## Goal
Would you retype, word for word, the line with "Noted in this" and every line after it through the end of the records below?

Entries on spatial positioning
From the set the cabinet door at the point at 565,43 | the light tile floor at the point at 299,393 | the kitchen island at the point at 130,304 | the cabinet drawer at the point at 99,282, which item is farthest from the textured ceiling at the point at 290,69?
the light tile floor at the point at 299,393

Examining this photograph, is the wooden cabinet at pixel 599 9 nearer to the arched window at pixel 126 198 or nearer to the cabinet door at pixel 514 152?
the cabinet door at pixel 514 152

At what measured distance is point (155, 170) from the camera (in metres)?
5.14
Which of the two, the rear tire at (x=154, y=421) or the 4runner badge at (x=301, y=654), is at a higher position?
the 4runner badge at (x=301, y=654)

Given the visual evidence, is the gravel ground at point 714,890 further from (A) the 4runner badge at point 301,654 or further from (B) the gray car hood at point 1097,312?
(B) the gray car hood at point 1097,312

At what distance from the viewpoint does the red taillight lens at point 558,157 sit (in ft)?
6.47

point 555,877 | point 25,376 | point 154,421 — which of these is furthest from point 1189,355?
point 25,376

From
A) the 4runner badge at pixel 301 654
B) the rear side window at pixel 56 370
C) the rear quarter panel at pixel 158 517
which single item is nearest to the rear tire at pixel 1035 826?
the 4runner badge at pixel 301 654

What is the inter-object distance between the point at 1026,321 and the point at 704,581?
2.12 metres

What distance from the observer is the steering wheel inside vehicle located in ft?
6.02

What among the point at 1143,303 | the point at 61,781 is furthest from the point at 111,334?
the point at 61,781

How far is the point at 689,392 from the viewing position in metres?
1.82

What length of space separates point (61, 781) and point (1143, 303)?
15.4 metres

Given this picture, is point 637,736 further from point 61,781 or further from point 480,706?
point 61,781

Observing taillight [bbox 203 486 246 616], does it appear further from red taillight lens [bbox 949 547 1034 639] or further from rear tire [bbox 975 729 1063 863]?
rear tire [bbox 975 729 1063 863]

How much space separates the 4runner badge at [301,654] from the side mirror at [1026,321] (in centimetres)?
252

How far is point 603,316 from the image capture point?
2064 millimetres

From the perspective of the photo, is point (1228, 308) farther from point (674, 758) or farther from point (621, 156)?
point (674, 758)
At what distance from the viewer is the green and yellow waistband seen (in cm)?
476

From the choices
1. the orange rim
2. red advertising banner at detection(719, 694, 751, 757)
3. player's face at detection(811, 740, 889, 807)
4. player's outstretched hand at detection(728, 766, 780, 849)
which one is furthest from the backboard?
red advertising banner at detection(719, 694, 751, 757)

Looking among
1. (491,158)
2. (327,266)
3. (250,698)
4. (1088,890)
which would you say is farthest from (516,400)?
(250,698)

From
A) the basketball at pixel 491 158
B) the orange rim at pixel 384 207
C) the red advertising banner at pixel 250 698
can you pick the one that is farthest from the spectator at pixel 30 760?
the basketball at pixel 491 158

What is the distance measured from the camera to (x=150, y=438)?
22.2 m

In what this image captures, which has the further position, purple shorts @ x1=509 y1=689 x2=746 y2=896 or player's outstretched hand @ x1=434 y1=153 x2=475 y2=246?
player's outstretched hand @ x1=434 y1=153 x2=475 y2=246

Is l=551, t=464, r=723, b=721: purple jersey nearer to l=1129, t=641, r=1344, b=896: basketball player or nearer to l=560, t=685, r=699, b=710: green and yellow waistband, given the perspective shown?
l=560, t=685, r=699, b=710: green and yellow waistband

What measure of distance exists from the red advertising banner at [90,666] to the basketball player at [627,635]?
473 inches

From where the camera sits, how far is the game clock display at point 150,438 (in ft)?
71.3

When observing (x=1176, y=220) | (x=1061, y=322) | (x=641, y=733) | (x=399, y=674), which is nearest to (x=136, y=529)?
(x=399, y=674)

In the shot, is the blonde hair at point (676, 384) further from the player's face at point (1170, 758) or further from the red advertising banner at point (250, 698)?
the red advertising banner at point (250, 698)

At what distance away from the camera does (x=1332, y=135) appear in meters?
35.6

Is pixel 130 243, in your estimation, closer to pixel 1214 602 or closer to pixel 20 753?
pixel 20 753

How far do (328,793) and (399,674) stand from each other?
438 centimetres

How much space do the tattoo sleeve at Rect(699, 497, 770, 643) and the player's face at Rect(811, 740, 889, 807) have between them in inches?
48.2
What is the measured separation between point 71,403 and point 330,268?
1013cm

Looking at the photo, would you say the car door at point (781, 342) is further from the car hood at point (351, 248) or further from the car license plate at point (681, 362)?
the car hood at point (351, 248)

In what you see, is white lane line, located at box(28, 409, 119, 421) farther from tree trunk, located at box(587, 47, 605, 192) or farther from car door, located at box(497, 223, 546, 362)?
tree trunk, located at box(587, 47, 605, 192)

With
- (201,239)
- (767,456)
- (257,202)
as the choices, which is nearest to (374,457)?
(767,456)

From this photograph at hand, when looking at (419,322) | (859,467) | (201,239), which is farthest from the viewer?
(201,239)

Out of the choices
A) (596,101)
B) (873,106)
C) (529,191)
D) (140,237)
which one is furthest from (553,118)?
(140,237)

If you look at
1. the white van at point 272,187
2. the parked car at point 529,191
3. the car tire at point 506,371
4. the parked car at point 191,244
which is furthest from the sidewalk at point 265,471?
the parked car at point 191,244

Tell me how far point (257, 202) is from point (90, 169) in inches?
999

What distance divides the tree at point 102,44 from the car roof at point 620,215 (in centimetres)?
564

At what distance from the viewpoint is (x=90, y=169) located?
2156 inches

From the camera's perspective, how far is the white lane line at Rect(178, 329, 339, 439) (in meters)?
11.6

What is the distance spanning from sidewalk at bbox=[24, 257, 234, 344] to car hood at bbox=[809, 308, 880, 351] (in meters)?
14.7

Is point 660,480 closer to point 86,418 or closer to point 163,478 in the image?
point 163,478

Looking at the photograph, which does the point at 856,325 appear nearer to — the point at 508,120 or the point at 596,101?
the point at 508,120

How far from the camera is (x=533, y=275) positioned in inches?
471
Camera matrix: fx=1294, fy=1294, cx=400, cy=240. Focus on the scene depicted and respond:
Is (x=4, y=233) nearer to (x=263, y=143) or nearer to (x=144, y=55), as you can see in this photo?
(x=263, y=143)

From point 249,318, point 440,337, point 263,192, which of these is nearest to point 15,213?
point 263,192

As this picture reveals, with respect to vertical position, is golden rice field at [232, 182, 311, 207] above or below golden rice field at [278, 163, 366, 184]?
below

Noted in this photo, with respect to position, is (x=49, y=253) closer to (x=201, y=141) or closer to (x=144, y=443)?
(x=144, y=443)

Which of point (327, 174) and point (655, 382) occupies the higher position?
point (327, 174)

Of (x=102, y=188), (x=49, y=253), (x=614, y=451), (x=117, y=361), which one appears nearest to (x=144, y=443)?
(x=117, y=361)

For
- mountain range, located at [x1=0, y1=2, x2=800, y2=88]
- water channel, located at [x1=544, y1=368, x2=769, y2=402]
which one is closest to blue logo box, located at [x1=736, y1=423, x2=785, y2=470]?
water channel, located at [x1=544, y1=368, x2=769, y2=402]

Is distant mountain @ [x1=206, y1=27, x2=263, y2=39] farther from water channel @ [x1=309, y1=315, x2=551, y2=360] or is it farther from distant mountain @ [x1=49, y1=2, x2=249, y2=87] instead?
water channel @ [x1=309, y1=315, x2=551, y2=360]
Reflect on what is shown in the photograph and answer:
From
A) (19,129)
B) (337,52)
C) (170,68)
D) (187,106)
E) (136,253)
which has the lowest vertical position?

## Result
Noted in this photo, with respect to position, is (x=49, y=253) closer to (x=201, y=141) or closer to (x=144, y=443)?
(x=144, y=443)

Which of point (327, 174) and point (655, 382) occupies the higher position?
point (327, 174)

Of (x=102, y=188), (x=49, y=253), (x=614, y=451), (x=117, y=361), which one appears nearest to (x=144, y=443)?
(x=117, y=361)

For
- mountain range, located at [x1=0, y1=2, x2=800, y2=88]
- water channel, located at [x1=544, y1=368, x2=769, y2=402]
which one is closest to blue logo box, located at [x1=736, y1=423, x2=785, y2=470]?
water channel, located at [x1=544, y1=368, x2=769, y2=402]

Is distant mountain @ [x1=206, y1=27, x2=263, y2=39] farther from water channel @ [x1=309, y1=315, x2=551, y2=360] or is it farther from distant mountain @ [x1=49, y1=2, x2=249, y2=87] instead?
water channel @ [x1=309, y1=315, x2=551, y2=360]
Reflect on what is shown in the photograph and answer:
From
A) (19,129)
B) (337,52)
C) (170,68)
D) (187,106)
E) (136,253)
which has the lowest vertical position?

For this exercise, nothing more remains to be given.